Petr Eben (*1929) studierte Komposition an
der Prager Akademie bei Pavel Borkovec. Schon während seiner
Studienzeit machte er durch Kammer- und Vokalmusikkompositionen auf
sich aufmerksam. Er lehrte am Royal Northern College of Music in Manchester
und wurde schließlich zum Professor für Komposition an
die Prager Musikakademie berufen. Eben komponierte zahlreiche Lieder,
Kantaten, Oratorien, Chorwerke, Kammer- und Bühnenmusik. Eines
seiner bevorzugten Instrumente ist die Orgel. Mit dem feierlichen
Zyklus Sonntagsmusik erlangte er frühe Berühmtheit.

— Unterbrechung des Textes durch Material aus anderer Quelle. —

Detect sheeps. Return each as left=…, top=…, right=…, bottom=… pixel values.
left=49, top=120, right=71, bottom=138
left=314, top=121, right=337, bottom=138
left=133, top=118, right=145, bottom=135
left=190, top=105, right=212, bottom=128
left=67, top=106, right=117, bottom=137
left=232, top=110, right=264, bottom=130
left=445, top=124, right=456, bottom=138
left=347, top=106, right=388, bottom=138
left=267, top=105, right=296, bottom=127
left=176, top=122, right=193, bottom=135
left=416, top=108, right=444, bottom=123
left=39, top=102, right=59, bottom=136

Über seine 1992 uraufgeführten biblischen Tänze schrieb
er: "Da mich von jeher das rhythmische Moment inspiriert hat,
wählte ich das in der Orgelliteratur seltener angewandte Genre
der Tänze." Den Text zum Tanz von Jephtas Tochter entnahm
er dem Buch der Richter, in dem Jiftach das Gelübde ablegt, was
immer ihm als erstes begegnet, als Brandopfer darzubringen, wenn er
wohlbehalten von den Ammonitern zurückkehre. Es ist sein einziges
Kind, das dem Vater zur Pauke tanzend entgegen kommt.
Wolfgang Sauseng (*1956) studierte Komposition
bei Anton Heiller und Erich Urbanner an der Musikhochschule Wien,
außerdem Kirchenmusik, Orgel und Orchesterdirigieren. Seit 1977
ist er Organist an der Michaelerkirche, überdies Gründer
und Leiter des Vokal- und Instrumentalensembles "Capella Archangeli".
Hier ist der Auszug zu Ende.